▸ 本文抜粋
+===+

第9回:「宅経済」のグローバル化(下)


これから文中に出てくる「チョコちゃん(chocolate巧)」です。
多才で台湾の同人界隈ではかなり有名なコスプレイヤーでもあります。
この写真は本人の許可を得て、自主制作のフォトコレクションDVD
Fantasy Earth Zero:chocolate』から引用したものです(リン)
リン: で、それはまた世代によって……さっきなぜ「もっと早くなるかもしれない」と言ったかというと、父の時代だと、出会うだけでたぶん20年ぐらいかかるんですよ。また出会っていても、連絡を取り合って信頼を持つようになれるのは、また10年ぐらいかかるんですね。なぜかというと、大事なことは面談で、ちょっとしたことは電話で、その世代はそういう感覚で物事を動かしているのです。時代遅れだというのではなく、その感覚を持てる人では合理的な行動だと思ってます。
でも私たちの世代になると、大事なことでも電話で話せるんですね。もっと大事なことじゃないと面談しない、なわけで、結局頻繁に移動しなくても、ほとんどのことは電話で済ませて、移動の時間やコストが省けるようになります。それは私たちにとっては合理的で、さらに下の世代になっちゃうと、大事なことでもメールでMSNメッセンジャーで、となる。他人とのつながり方、他人との距離を感じ取る感覚が変わっているわけです。
ここで一つ例を挙げてみると、うちのスタッフに1984年生まれの女の子がいます、みんな「チョコちゃん」と呼んでますね。チョコちゃんはあるオンラインゲームを三年以上やってて、そこでいろんな遊び仲間ができちゃうわけ。2008年の年末イベントは、ゲーム内の仲間たちと夜11時ゲーム内の埠頭で集合し、システムの年末イベントである花火ショーを見てから、一緒にゲーム内の温泉、サル温泉に浸かりに行こう、そこで一緒に新年を過ごそうっていうのね。
私が最初MSNメッセンジャーの表示メッセージでチョコちゃんのこの予定を見た時にも「なにこれ」と一瞬思ったのです。まあ違和感は感じるんけど、なんとなくわかるんですね。しかし10才ぐらい上の友人とこの話をすると「さびしいじゃないの」と言われたのね。現実に友達がいないから、オンラインゲームの中で新年過すのだろうっていう。でも実際は違ってて、チョコちゃんは現実でも友達たくさんなのです。

+===+

▸ データ
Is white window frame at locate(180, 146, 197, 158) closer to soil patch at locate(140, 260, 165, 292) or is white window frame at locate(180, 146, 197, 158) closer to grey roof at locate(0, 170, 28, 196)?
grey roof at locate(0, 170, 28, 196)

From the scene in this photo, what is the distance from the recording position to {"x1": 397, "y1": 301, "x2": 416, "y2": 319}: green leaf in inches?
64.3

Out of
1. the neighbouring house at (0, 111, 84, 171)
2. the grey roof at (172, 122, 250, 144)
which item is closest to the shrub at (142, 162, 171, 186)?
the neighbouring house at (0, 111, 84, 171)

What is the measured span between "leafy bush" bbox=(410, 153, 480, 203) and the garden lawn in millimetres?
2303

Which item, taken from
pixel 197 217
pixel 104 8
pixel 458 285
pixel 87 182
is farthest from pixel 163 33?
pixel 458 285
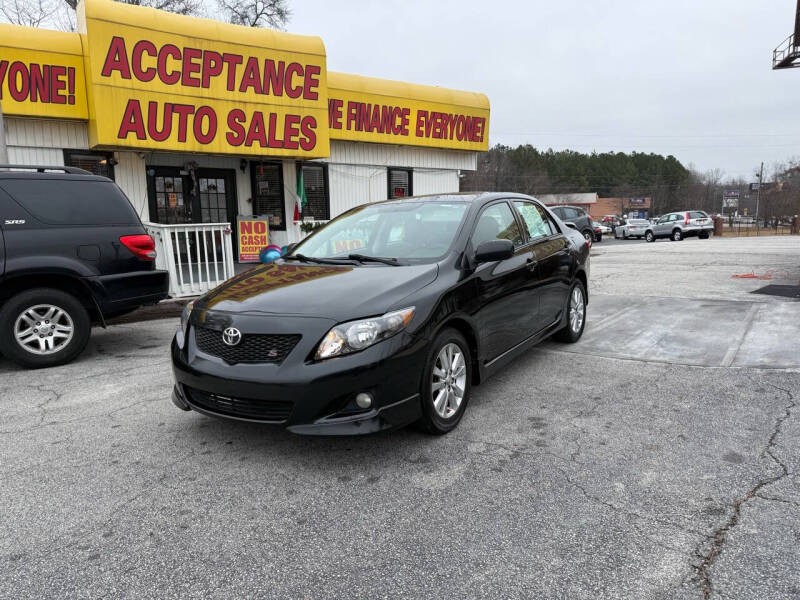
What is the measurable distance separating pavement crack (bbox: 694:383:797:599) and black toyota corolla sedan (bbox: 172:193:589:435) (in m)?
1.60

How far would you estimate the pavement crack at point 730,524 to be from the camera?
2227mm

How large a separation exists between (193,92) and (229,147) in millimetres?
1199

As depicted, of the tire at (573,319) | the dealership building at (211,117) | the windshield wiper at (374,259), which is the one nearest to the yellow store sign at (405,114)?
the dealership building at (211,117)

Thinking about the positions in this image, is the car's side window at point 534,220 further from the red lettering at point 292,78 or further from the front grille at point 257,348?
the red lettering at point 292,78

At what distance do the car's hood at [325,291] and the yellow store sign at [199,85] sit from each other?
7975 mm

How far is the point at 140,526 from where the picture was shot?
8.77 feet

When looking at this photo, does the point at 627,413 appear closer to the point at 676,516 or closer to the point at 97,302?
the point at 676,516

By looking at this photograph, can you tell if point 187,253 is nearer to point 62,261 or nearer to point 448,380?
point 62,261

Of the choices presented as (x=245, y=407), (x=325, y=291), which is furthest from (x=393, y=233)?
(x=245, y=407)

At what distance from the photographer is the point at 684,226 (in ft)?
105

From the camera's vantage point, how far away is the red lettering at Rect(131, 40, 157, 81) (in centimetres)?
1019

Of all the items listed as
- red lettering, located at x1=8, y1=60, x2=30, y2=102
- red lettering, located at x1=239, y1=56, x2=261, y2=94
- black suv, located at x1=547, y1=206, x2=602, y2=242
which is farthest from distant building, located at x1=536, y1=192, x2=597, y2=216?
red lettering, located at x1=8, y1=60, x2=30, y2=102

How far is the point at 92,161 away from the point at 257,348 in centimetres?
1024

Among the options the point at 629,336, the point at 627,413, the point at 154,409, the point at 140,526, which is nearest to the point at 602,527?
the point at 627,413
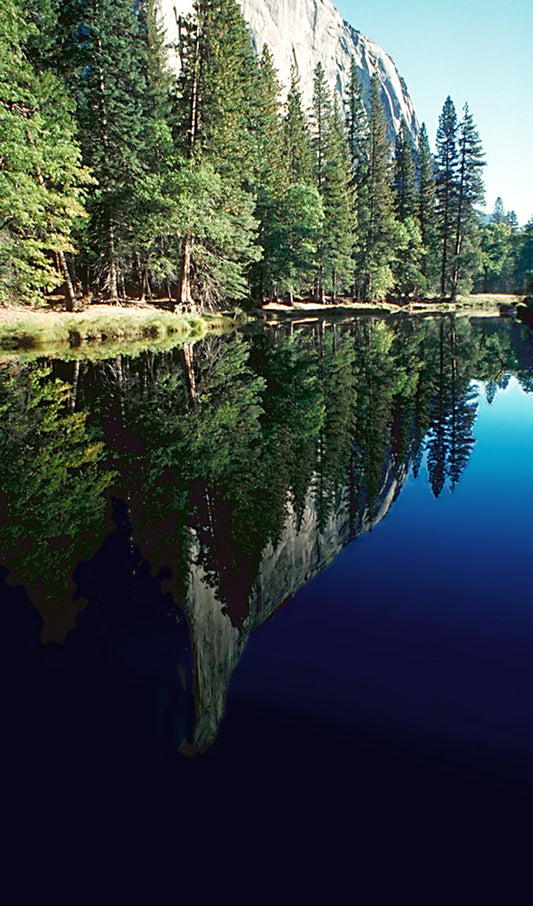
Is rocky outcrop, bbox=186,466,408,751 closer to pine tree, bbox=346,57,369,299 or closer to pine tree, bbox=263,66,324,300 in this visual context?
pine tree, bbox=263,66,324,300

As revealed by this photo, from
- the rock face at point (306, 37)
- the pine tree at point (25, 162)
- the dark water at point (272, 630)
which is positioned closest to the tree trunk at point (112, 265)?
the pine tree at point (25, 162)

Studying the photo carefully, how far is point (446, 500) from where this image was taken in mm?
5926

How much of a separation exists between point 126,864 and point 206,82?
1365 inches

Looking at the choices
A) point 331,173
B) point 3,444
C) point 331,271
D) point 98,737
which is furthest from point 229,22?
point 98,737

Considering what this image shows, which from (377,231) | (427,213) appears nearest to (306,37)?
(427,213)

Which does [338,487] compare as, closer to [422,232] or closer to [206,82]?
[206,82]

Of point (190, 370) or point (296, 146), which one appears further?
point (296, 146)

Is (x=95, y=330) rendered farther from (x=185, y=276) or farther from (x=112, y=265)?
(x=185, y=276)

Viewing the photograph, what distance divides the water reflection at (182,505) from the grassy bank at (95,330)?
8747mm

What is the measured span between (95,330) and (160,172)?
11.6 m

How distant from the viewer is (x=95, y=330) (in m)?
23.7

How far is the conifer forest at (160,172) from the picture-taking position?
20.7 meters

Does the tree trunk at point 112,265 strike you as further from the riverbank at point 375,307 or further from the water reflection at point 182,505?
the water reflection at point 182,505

+===+

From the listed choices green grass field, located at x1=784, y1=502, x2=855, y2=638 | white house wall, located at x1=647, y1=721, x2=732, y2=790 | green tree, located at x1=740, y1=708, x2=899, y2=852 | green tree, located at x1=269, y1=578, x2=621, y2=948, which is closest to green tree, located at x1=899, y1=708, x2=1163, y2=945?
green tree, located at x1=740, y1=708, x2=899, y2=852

+===+

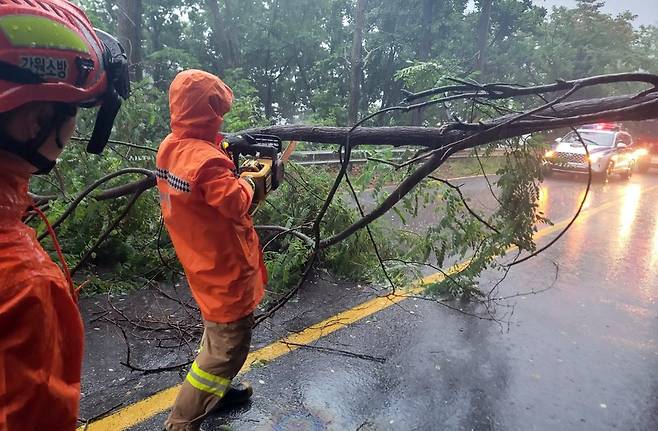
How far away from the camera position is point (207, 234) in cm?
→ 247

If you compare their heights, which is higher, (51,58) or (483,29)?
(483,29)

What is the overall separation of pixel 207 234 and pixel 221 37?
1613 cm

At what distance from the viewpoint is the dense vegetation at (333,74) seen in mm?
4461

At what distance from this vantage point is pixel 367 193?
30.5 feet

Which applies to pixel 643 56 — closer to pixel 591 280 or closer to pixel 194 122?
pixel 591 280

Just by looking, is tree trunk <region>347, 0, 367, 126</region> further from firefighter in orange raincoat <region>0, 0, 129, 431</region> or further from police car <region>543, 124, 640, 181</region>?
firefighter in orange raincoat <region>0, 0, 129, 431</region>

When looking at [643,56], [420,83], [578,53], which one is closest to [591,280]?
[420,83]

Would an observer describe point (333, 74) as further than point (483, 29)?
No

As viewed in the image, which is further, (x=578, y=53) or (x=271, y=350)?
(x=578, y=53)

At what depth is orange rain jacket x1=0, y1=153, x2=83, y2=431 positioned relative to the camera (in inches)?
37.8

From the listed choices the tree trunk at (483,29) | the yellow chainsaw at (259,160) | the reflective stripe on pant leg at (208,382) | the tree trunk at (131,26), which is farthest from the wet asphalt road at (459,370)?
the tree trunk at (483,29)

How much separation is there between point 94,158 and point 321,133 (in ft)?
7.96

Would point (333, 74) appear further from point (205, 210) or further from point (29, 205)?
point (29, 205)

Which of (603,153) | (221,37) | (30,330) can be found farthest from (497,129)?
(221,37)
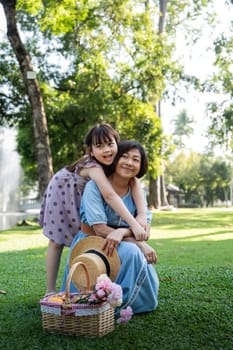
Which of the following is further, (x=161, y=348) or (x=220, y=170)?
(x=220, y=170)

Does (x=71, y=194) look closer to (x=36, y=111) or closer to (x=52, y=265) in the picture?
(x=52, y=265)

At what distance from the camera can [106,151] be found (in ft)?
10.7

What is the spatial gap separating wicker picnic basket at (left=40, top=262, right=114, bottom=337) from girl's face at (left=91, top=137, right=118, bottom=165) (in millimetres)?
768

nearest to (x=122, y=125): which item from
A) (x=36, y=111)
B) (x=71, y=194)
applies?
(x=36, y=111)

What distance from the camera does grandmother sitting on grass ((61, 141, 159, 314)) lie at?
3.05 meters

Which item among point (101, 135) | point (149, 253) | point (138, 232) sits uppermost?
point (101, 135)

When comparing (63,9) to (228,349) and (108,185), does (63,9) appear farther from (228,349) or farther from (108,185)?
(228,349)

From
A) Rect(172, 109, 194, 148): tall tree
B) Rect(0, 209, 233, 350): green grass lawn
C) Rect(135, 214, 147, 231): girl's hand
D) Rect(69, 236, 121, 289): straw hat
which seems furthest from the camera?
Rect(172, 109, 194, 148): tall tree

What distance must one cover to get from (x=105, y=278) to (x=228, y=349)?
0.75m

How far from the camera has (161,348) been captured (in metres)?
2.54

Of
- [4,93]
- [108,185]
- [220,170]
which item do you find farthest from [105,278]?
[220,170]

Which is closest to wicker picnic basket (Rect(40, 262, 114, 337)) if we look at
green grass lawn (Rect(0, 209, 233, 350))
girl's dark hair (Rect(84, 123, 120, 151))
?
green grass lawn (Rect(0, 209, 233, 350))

+===+

▸ 課題の目的
本文抜粋の一文「他人とのつながり方、他人との距離を感じ取る感覚が変わっているわけです。」を英語に翻訳せよ。 リストは本文抜粋とは無関係の独立した資料です。

▸ 正答
In other words, the way people connect with others, their sense of how close or distant they are from others, has changed.